Non-adaptive Radiation?

The elements and limits of the classical adaptive radiation model (Schluter, 2000; Glor, 2010; Givnish, 2015) and its relative importance compared to other models of evolutionary radiations (Simões et al., 2016) have been much debated. Niche modeling and niche overlap studies of every Acantholimon species are needed to determine the interactions between environmental factors and the fast diversification and associated key innovations documented in this genus. However, available data suggest that speciation in the IT Acantholimon was not accompanied by niche differentiation. A large amount of information on habitats of Acantholimon species recorded in floras, herbarium records, regional works (Linczevski, 1967; Rechinger and Schiman-Czeika, 1974; Peng and Kamelin, 1996; Assadi, 2005; Dogan and Akaydin, 2007) and personal observations consistently depict a rather uniform habitat: stony mountain slopes or summit areas with poorly developed soils, often dry, sometimes directly on rocky outcrops both limestone and granite. These environments where Acantholimon species occur are frequent and even dominant in the IT region, and host also other species-rich genera, such as Acanthophyllum, Astragalus, Cousinia, Haplophyllum, Onobrychis Mill. (Podlech and Maassoumi, 2003; Ranjbar and Karamian, 2003; López-Vinyallonga et al., 2009; Djamali et al., 2012b; Manafzadeh et al., 2014; Pirani et al., 2014; Amirahmadi et al., 2016). If such a lack of niche differentiation is confirmed in Acantholimon species, a non-adaptive model, i.e., involving niche conservatism (Gittenberger, 1991; Kozak et al., 2006; Rundell and Price, 2009), would be the best explanation for its diversification patterns. Specifically, such a scenario could approach a geographic radiation model sensu Simões et al. (2016) and Givnish (2015), which states that geographic speciation in “extensive cordilleras, archipelagoes, lake systems or submarine outcrops dissected by multiple natural barriers to gene flow and species dispersal” can also result in explosive diversification. In sum, rapid diversification in Acantholimon was probably facilitated by colonization of available mountainous environments enabled by key innovations, and by climatic-driven Pleistocene range shifts. Further work is needed to assess the role that niche differentiation vs. allopatry have played in its evolutionary radiation and the contribution of those elements to the assembly of the entire IT flora.

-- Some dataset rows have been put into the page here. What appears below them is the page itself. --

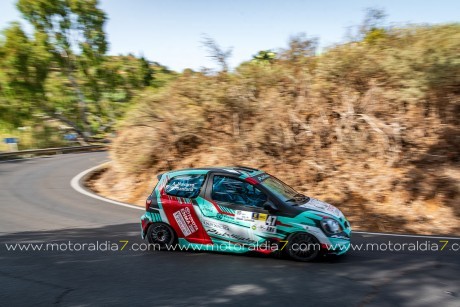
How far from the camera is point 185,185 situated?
7.71m

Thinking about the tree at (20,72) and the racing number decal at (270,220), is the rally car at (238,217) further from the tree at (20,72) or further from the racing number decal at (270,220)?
the tree at (20,72)

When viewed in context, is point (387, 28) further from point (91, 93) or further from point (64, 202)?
point (91, 93)

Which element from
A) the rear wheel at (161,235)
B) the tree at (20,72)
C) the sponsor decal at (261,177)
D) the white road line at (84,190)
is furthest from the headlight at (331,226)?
the tree at (20,72)

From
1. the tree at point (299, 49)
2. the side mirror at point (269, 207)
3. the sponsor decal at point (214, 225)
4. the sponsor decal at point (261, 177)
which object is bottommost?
the sponsor decal at point (214, 225)

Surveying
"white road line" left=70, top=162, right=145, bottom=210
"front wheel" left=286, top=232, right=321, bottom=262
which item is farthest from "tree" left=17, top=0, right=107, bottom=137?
"front wheel" left=286, top=232, right=321, bottom=262

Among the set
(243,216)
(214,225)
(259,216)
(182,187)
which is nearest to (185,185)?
(182,187)

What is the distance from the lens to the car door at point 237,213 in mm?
6965

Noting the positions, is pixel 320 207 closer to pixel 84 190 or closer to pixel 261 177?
pixel 261 177

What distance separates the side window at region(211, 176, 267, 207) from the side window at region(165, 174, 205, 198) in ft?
1.08

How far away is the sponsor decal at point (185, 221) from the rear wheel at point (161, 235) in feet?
0.82

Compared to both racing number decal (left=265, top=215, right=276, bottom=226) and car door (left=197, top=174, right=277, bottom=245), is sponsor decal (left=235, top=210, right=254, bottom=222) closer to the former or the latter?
car door (left=197, top=174, right=277, bottom=245)

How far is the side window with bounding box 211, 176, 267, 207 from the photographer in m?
7.12

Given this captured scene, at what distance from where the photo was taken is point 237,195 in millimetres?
7258

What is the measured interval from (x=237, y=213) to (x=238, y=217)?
0.07m
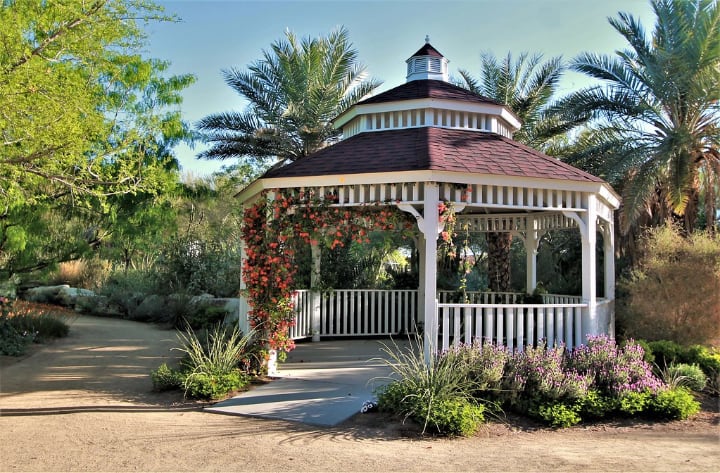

Data Availability Statement

The xml file used for the molecular dating in BEAST and the resulting phylogenetic tree in nexus file format are published as Data Sheets S1 and S3, respectively, in the Supplementary Material.

Author Contributions

FM, GNF, and IS conceived and designed this study. FM made field collections and molecular data compilation with contributions from SK-O on both aspects. FM and IS analyzed the data with help from GNF. FM and GNF wrote the manuscript with important contributions from IS. All authors contributed to manuscript revision, read, and approved the submitted version.

Conflict of Interest Statement

The authors declare that the research was conducted in the absence of any commercial or financial relationships that could be construed as a potential conflict of interest.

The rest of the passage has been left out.